▸ What is needed: Rewrite the lines from the one with "Using the image" to the one with "From the objects", swapping "dirt road" for "gravel road" and keeping everything else unchanged.

▸ Raw records:

--- Start ---

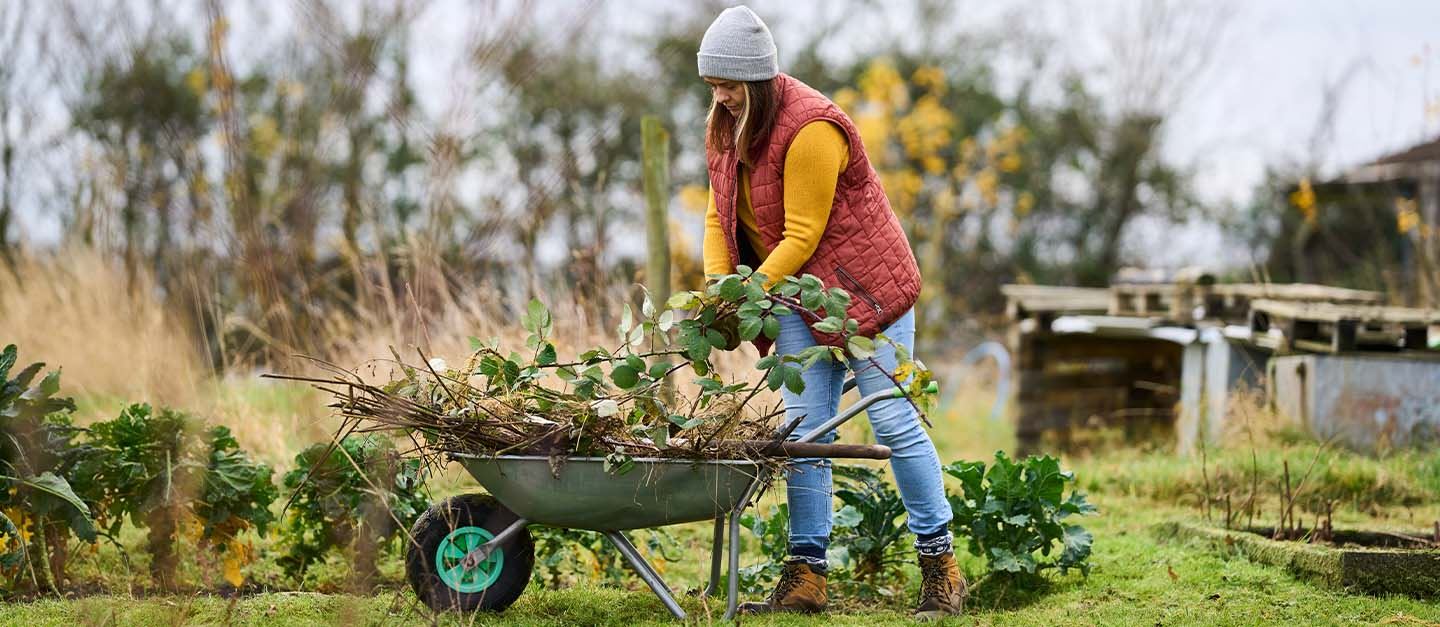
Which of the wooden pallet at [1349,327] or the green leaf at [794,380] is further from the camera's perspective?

--- End ---
--- Start ---

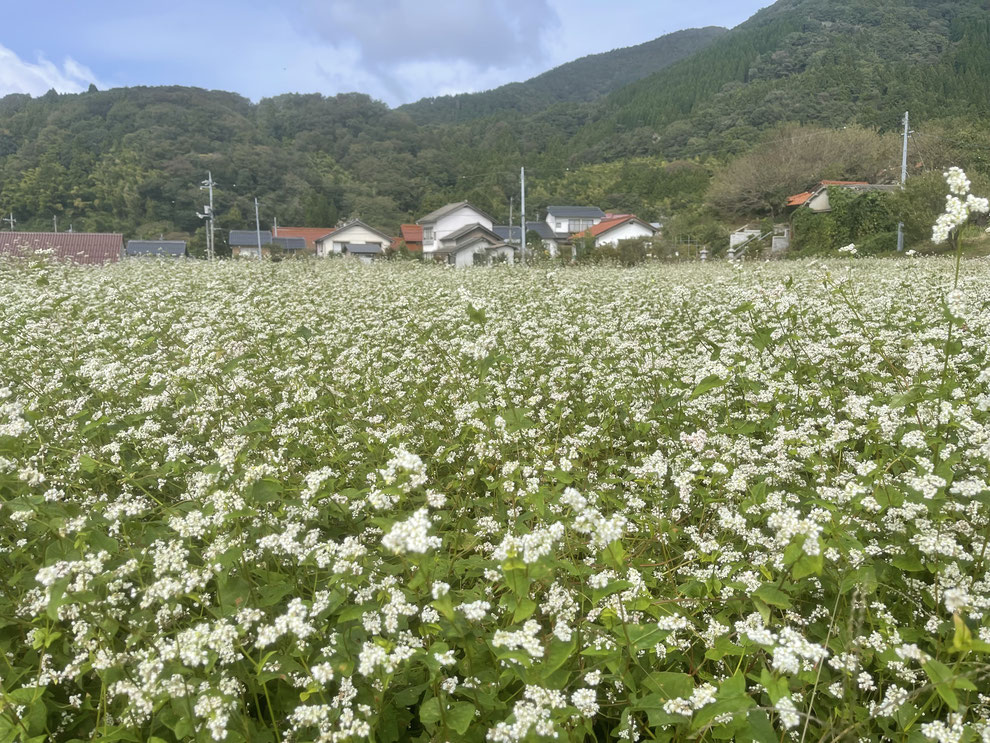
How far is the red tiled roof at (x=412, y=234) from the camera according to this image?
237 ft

--- End ---
--- Start ---

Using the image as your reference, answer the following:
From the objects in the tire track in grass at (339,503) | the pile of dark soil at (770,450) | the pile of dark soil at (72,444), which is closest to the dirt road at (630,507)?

--- End ---

▸ Expected answer:
Using the image as your reference, answer the following:
From the objects in the tire track in grass at (339,503) | the pile of dark soil at (770,450) | the pile of dark soil at (72,444), which is closest to the gravel road at (630,507)?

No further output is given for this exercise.